Everyman National Theatre, London SE1 3/5

THE 15th-century morality play Everyman has been adapted for a contemporary audience in this production, which marks Rufus Norris’s debut as artistic director of the National Theatre.

It’s a brave choice, as the allegorical characters of death, worldly goods, good deeds, kin and knowledge have often proved difficult to dramatise convincingly in today’s secular age.

Even so, of all the medieval morality plays, it is the anonymously composed Everyman which has endured, capturing as it does the human and elemental struggle between avarice and altruism.

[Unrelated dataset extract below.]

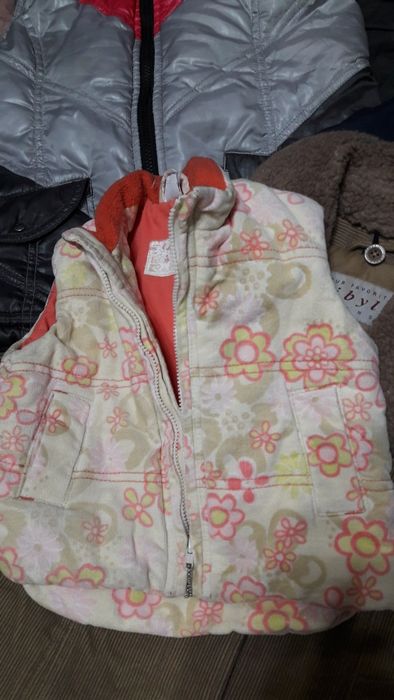 Детские безрукавки Second Hand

Carol Ann Duffy’s lively free verse is often comic and insightful as Everyman (Chiwetel Ejiofor, pictured) is indicted for his hedonistic life and indifference to the impoverishment of the world in satirical and pacey rhymes.

Yet the opening scene of Everyman’s 40th birthday party, replete with an epic line of nose candy, does outstay its hedonistic welcome and Duffy at times tries too hard to sound “street.”

The language is occasionally dated and 1980s, as is the representation of Everyman as a Thatcherite, coke-sniffing money man.

It may be of course that such types are always with us, yet herein lies the interpretive problem. Everyman, as the title suggests, is all of us and it is we who are being taken to task — not some jerk we can all safely dismiss and consign to a Canary Wharf dustbin.

Possibly a more satirical and political production, particularly as the election looms, might have been more topical and brought Everyman bang up to date or at least given a nod to the everydayness of Everyman’s flaws.

Two performances — from Dermot Crowley as a laconic Death and Kate Duchene as God/Gooddeeds, who also happens to be a cleaning woman — stand out. But that’s probably because they have some of the best lines.

Another plus is the choreography and movement from Javier De Frutos, which creates a visual language which often transcends the moments of lumpen verse.

While there’s much that is exciting and innovative in this interpretation and Norris’s direction is commendable, the struggle over the soul of Everyman is ultimately, and perplexingly, a rather soulless affair.